Chennai, Jan. 5: Amar Singh came, heard what he wanted to hear but could not entirely conquer Jayalalithaa.

Taking the tapping case to one of the three chief ministers he trusts, the Samajwadi Party leader found sympathy from Jayalalithaa but a political indiscretion here and there seems to have prevented her from going all out in support of the visitor.

At the end of the day, Jayalalithaa projected herself as a more long-suffering victim of phone-tapping at the hands of successive governments in Delhi.

“While this specific instance of tapping of telephones of political leaders has now come out into the open, I have all along felt that my telephones are being tapped by the Centre,” she said after a 30-minute meeting with Amar Singh at the secretariat here this afternoon.

“So far, I have refrained from making this public, because I know there would be a flat denial by the Centre. Now Shri Amar Singh has furnished solid proof that the Centre has organised the tapping of the telephone of an Opposition political leader,” Jayalalithaa said in a statement, terming the alleged tapping “most disgraceful”.

But Jayalalithaa stopped short of seeking the resignation of the Union government, probably because of the statements Amar Singh made later at an impromptu media conference about her rival, the DMK, and a suggestion that the Centre may not have “trust” in her.

Amar Singh did commit another “indiscretion” ? he forgot to include the addi- tional ‘a’ in Jayalalithaa’s name when he issued a statement ? but it is not known whether that made any impact on his host.

Amar Singh was in Chennai as part of his efforts to get the support of three non-Congress chief ministers ? Jayalalithaa, Bengal’s Buddhadeb Bhattacharjee and Bihar’s Nitish Kumar ? to “curb the growing menace” of phone tapping.

Amar Singh’s leader and Uttar Pradesh chief minister Mulayam Singh Yadav had last week alleged that the Centre was out to “frame” them on the order of “10 Janpath”, producing “incriminating” evidence by tapping their phones.

But the Samajwadi Party was somewhat pushed to the backfoot after a man associated with Reliance Infocomm, a company owned by party-supported MP Anil Ambani, was arrested in connection with the tapping.

Emerging from Jayalalithaa’s office, Amar Singh, one of the familiar sound bite specialists on television channels, spent around 40 minutes amid cameras and microphones, holding forth on the tapping controversy.

During the discourse, the heartland politician, perhaps unaware of the sensitive political culture of Tamil Nadu, said he would have sought the DMK’s support.

But he was constrained by the fact that when he moved the Supreme Court, the communications ministry, headed by the DMK’s Dayanidhi Maran, could also become a party to the case.

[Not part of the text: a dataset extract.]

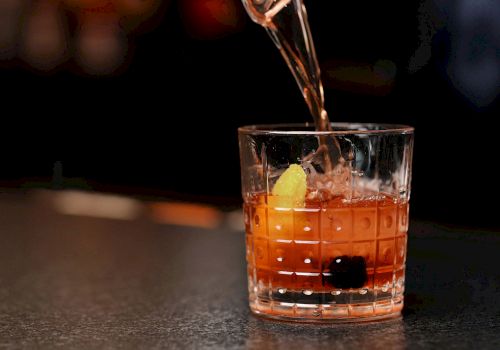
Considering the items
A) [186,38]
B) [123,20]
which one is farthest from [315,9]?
[123,20]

If this was not sufficient to turn Jayalalithaa wary, Amar Singh went another step ahead.

To a question, he said if the Centre did not have “trust” in either Jayalalithaa or Nitish Kumar, it can let Bhattacharjee conduct a probe.

Under normal circumstances, this would have been perceived as a statement that reflected the political reality. But Jayalalithaa, extremely sensitive to statements that cast doubts on her stature, especially in Centre-state relations, is not known to let such comments pass.

In her statement, Jayalalithaa did say that the “web of insidious surveillance and that too through private telecom companies, can well be extended to scientists, sensitive installations like atomic energy plants, the Indian Space Research Organisation and defence-related organisations”.

But she did not ask for the central government’s resignation ? a demand that usually follows such grave charges.